本研究為了評估海上浮動式風機拖帶作業系統的穩定性及安全性，本文發展出一套結合拖船、拖纜及浮式風機耦合拖帶運動數值模擬分析工具，文中利用一套結合耐海性與操縱性的非線性六度運動數學模式，並透過四階Runge-Kutta數值方法來模擬計算船隻在海上執行拖帶作業時的時程領域運動反應。
然而，作為一個高層結構，浮式風機在進行拖帶任務時，在風、浪、流的影響之下可能會引起較大的傾覆力矩，而拖纜張力在拖帶過程中也對浮式風機的穩定性產生一定的影響，在各種力及力矩的作用下，船隻航行的航向穩定性與靜水中相差甚遠，因此，在文中加入了輔助拖船的想法，利用PD控制器來模擬控制拖船之角度，藉由拖曳角度的改變而產生不同的分力作用於浮式風機平台上，改善在進行拖帶任務時浮式風機因海況而產生的運動反應，並且達到航向之控制。
本文考慮在風浪中包含規則波與不規則波，以不同波向並且加入各種環境負載的情況下，探討拖帶速度、有無輔助拖船等要素對拖帶系統航向穩定性的影響以及對浮式風機的運動狀態進行分析，以了解這些條件對於整個拖帶系統的影響。將上述各種計算環境負載的數學模型，集合成一套多船船體運動數值模擬分析工具。利用此工具之模擬分析結果，為浮式風機拖帶作業提供了初步的安全性評估。

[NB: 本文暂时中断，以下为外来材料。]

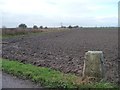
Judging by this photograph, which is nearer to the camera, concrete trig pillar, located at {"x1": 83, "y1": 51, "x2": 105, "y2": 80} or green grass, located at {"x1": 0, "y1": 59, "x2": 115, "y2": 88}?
green grass, located at {"x1": 0, "y1": 59, "x2": 115, "y2": 88}

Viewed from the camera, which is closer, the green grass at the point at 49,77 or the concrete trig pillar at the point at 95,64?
the green grass at the point at 49,77

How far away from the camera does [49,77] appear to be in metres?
10.1

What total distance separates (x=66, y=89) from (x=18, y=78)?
2.30m

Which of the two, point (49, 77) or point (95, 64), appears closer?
point (95, 64)

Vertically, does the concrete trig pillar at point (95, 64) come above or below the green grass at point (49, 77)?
above

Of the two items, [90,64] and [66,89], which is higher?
[90,64]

This study aims to assess the stability and safety of an offshore floating wind turbine towing operation. The paper presents a numerical simulation analysis tool that combines a tugboat, towing cable, and the dynamics of a floating wind turbine during towing. The study utilizes a nonlinear six-degree-of-freedom mathematical model, which integrates both seakeeping and maneuvering characteristics. The vessel's towing motion response during the towing operation is simulated and computed using a fourth-order Runge-Kutta numerical method.

However, as a high-level structure, the floating wind turbine may experience significant overturning moments under the influence of wind, waves, and currents during the towing operation. The tension in the towing cable also affects the stability of the floating wind turbine during towing. Under various forces and moments, the vessel's course stability differs significantly from the static conditions in calm water. Therefore, the idea of incorporating an auxiliary tugboat with a PD controller to control the tugboat's angle is introduced in the paper. By adjusting the towing angle, different forces are generated on the floating wind turbine platform, improving the motion response of the floating wind turbine under varying sea conditions.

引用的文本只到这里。